3-25-03 Hello Scarlet, and welcome to my hell. All I ask is that your not like every one else who reads this. Judgemental, and always ready to attack me for the smallest thing. If you can give your two cents like a normal, calm person, without losing your temper, then that puts you above and beyond just about everyone I know. But anyway, welcome, and I'll see you around Sassy Lumberjack! ~Your "Joshy"
3-22-03 FUCK YOU!
3-1-03 Kendra and I are done. I have lost all trust for everyone. I hate me, and I hate you. I hate life, I hate death, and I hate you. If you died, I'd be happy. If I die, you'll be happy. My trust in people, as a whole, no longer exists. The people who have my trust now have earned it, and will keep it, those who dont have my trust, probably wont, and those who have broken my trust, you can go fuck yourselves. To: Megan R.: I love you still, don't let this entry make you think different. You know my number if you wanna talk.

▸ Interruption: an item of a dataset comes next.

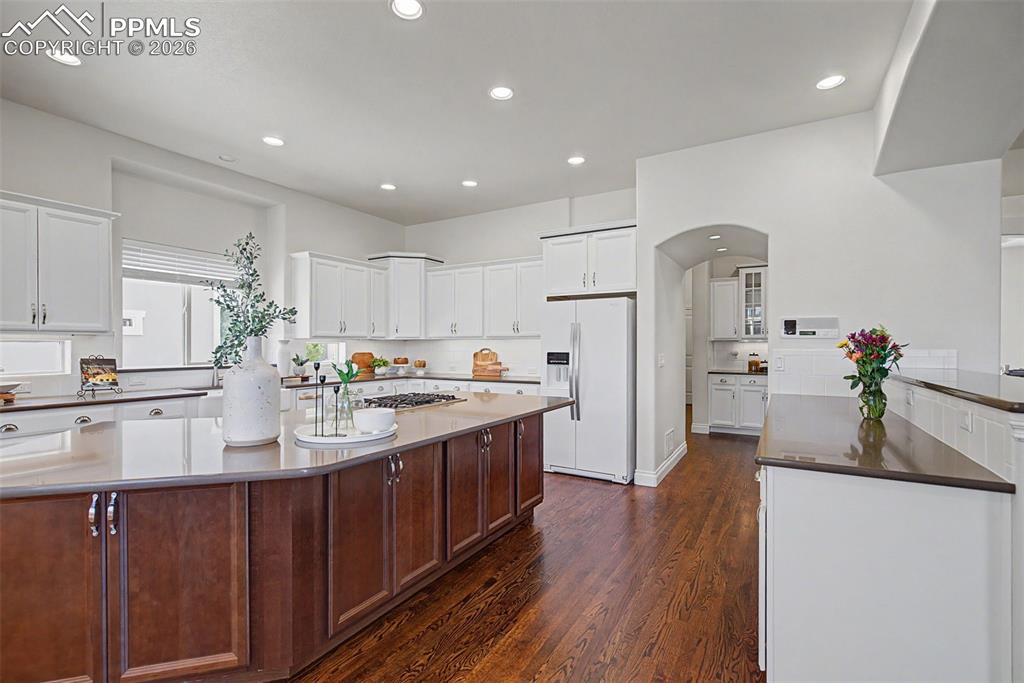 4934 Alberta Falls Way Colorado Springs CO 80924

Justine: You should have come to the game, at least I would have had a reason to smile, but thats gone now. Sorry.
Grace: You too know my number if you wanna get a hold of me. If not, then I suppose I'll see you at the 10 year reunion, or at hockey games.
Todd: You're still a bad ass motherfucker, and by far the best guy friend I have. I'll be seeing you on Friday's.

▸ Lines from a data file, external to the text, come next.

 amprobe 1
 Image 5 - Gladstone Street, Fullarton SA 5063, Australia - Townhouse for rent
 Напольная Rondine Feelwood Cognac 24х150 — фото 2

Shannon: You're still my girl, you know that. I hope to see you around.
Amanda Smith: I don't even know if you read this or not, but if you do, I just wanna say thanks for the friend you were, and the lessions you taught. Though we never talked much, I still thought about you a lot, and miss you even more. I hope we can talk sometime.
Amanda Chidester: Your my hockey buddy. We can always bitch about Pierre Fat Ass together for hours, and you always made me smile. You'll find that tall dark military man some day, don't give up! Go Avs!
Jennifer Newell: You are a devoted confident young woman. You are an inspration to me, I wish I had your will and your drive for life and success. You'll knock them dead at Yale, or Harvard, or CU, or which ever school you go to. I wish you the greatest of luck. Oh, and Go Avs to you as well!
Melissa Dodge: You are a unique individual. I am sorry for anything I have done in the past to hurt you. I wish you a happy and successful life, cuz we both know you deserve it.
Beth: You have a passion for life that I never understood. You could see the good in people and things that I could never comprehend. I am sure that no matter what you put your mind to, you can succeed.
Anyone who I have left out of the above. I am sorry. Those of you who I trust know who you are. And to those of you who I do not trust, and you know who you are, the next time I wanna hear from any of you, or about any of you, is when I get the news that you are dead. That's gonna be it from me this time children. I don't know if , or when, I will ever update again. But keep your eyes on my site, and your ear to the street, cuz you never know when I'll come driving past in my Viper Venom800 Twin Turbo.